Espero que os cantos alentejanos se tornem conhecidos, tanto quanto a nossa capoeira. Ocorre-me que alguns deles estão na origem de algumas das nossas músicas, já que sangue português está em nossas brasileiras veias e também penso que conhecer, contatar, com as tradições nos enriquece a alma.
Aliás, Assunção comentou algo que merece contemplação ao dizer que quando viajamos conhecemos melhora ainda o nosso lugar de origem e aí está uma verdade.
Recebam um abraço cantado.
Aureo Augusto

quarta-feira, 22 de setembro de 2010

ÉVORA!

*Material fornecido*
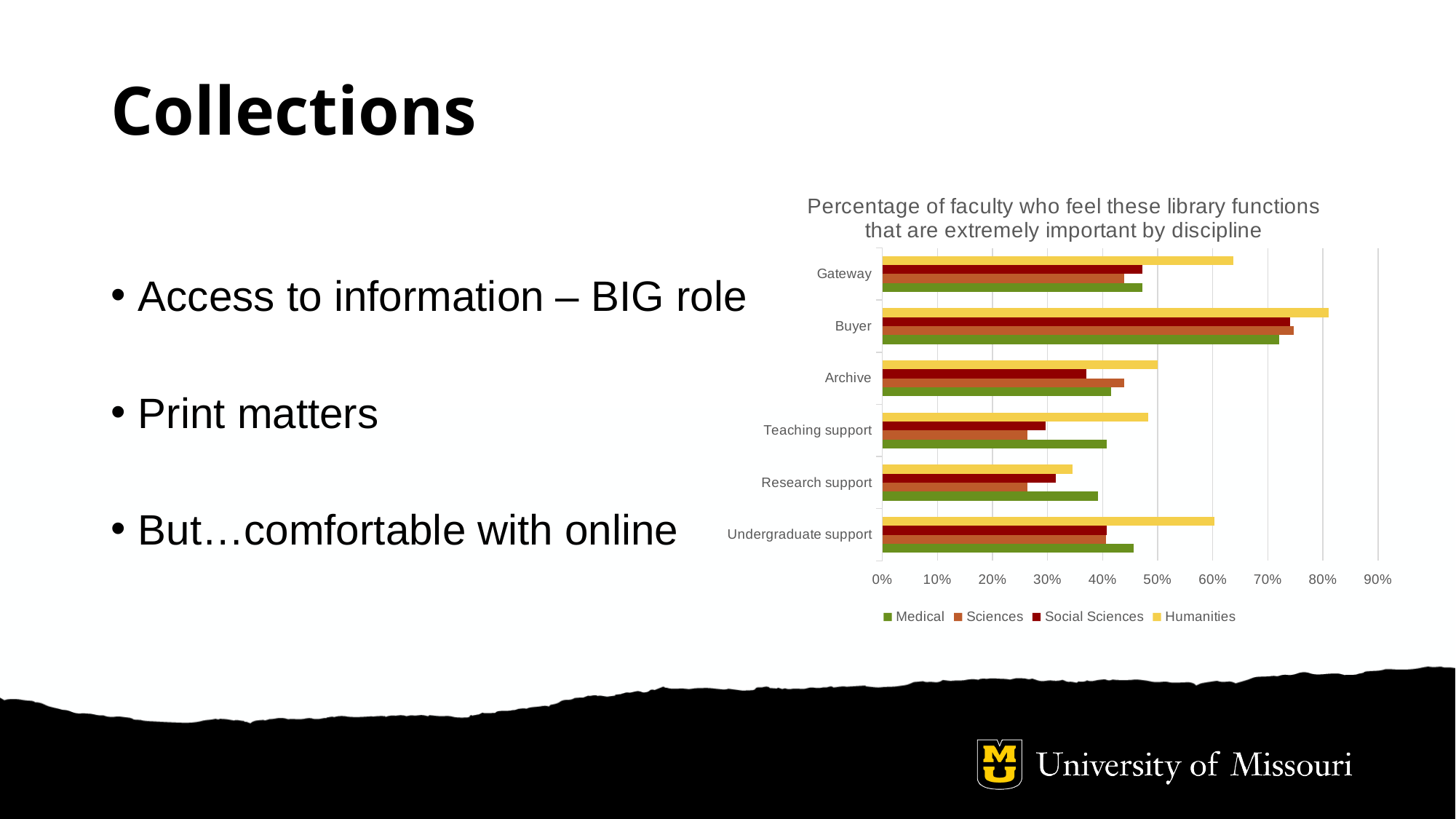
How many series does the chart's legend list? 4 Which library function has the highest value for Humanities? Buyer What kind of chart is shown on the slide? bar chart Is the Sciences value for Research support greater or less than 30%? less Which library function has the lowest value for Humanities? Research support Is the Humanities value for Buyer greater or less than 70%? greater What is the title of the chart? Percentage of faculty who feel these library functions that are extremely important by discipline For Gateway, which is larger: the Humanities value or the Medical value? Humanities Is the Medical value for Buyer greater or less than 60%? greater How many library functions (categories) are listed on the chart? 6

*Tarefa*
Escreva a continuação do relato de viagem sobre o Alentejo e Évora, começando logo depois da última frase dele.

*Resposta*
É marcante a diferença entre os lisboetas e o pessoal daqui desta cidade sensacional. O pessoal aqui é mais relaxado, risonho, mais dado. O turismo é muito forte, mas a atividade artesanal (com cortiça principalmente) é marcante, assim como a agricultura. Caminhar em Évora é andar sobre o passado. Procurava uma construção do século XVII e no caminho encontrei as ruínas de um templo romano supostamente dedicado a Diana. A visão daquelas colunas coríntias fez meu corpo tremer. Lágrimas me saltaram dos olhos. Desde que eu era muito criança já me apaixonara pela antiguidade. Com onze anos tinha 4 cadernos de desenho sobre mitologia grega. Meus colegas de escola me apelidaram “rato grego” pelo meu tamanho e pela minha paixão. Agora estava vendo e tocando em um objeto arquitetônico que me levou diretamente àquela gente (mesmo sendo romano, o modelo era grego da ordem arquitetônica coríntia) que tanto me preenchera a infância e a adolescência. Fiquei um tempo tocando as pedras desgastadas, sentindo umas coisas por dentro.
A cidade está bem conservada e é um amálgama de romanos, mouros e cristãos medievais, renascentistas e modernos, tudo dentro das muralhas construídas pelos primeiros e preservadas e modificadas pelos demais. Antes de todos eles os celtas moraram aqui e antes destes, os povos que construíram os dólmenes e menhires que, como é comum se dizer, se perdem na noite dos tempos.
Não sei o que verei adiante, mas Évora é a cidade. Caso morasse em uma cidade de Portugal, com certeza escolheria Évora.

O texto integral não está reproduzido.